The conflict involves a convoluted set of regional rivalries. The U.S. is supporting Saudi Arabia with “logistical and intelligence support.” Iran has denounced Saudi Arabia’s attack. The United Arab Emirates has denounced Iranian influence in the region. Meanwhile the U.S. and Iran find themselves on the same side with their attacks on ISIS in Iraq, although their campaigns are not coordinated.

Read more: Forget Rig Counts And OPEC, Media Bias Is Driving Oil Down

The overnight surprise attack by Saudi Arabia caused oil prices to spike. WTI has surged over $50 for the first time in several weeks. Oil prices are now up 13 percent in the last week alone. The surge comes amid growing concerns of oil overflowing storage tanks in the U.S. and around the world, which threaten a new round of weakness in oil prices.

But oil markets have a tendency of becoming swept up by unforeseen geopolitical events. Oil traders are apparently concerned about Yemen’s instability sucking in one of the world’s largest oil producers.

However, the markets are overreacting. Yemen is a negligent oil producer, and any disruption to its output would hardly be noticed on the global market. Not only does Yemen produce very little oil, but its production has been declining for much of the last 15 years. Yemen is now producing less than 150,000 barrels of oil per day, or around one-twentieth of what the state of Texas produces each day.

Not only that, but Yemen has been rife with conflict for quite some time. There were somewhere between 10 and 24 major attacks on oil and natural gas pipelines in Yemen in 2013. The Houthis seized control of much of Sanaa months ago in what has been labeled a “half-coup.” Violence at the bottom of the Arabian Peninsula is not new.

WHAT YOU WILL DO: Rewrite the paragraph of the text on oil prices and regional conflict that begins "The overnight surprise attack" as a short bulleted list that keeps its main facts. The material after this sentence has no connection to the text on oil prices and regional conflict.

DATA FOR REVIEW:
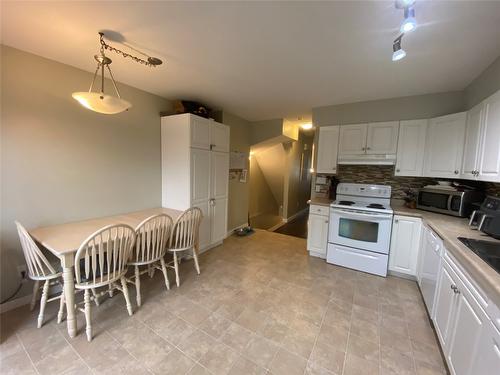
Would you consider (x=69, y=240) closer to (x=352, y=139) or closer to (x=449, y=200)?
(x=352, y=139)

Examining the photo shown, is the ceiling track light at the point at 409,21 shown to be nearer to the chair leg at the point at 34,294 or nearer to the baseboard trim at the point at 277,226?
the chair leg at the point at 34,294

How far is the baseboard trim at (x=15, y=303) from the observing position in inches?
75.2

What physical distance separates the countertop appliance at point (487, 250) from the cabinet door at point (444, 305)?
0.24m

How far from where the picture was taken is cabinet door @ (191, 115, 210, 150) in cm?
289

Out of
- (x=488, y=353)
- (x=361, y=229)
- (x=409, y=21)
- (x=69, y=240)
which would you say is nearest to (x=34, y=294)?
(x=69, y=240)

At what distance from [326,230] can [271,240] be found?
1208 mm

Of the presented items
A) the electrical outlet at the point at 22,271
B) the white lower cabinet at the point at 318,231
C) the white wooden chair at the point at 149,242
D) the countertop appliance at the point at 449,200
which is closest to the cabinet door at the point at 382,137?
the countertop appliance at the point at 449,200

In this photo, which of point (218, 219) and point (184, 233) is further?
point (218, 219)

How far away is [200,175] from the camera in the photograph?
308 centimetres

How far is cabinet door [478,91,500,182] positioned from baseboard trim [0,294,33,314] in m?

ANSWER BOX:
- Saudi Arabia's overnight surprise attack made oil prices spike.
- WTI rose above $50 for the first time in several weeks.
- Oil prices have climbed 13 percent in the past week alone.
- The rise comes amid growing worries that oil is overflowing storage tanks in the U.S. and worldwide, which threatens a new round of weak prices.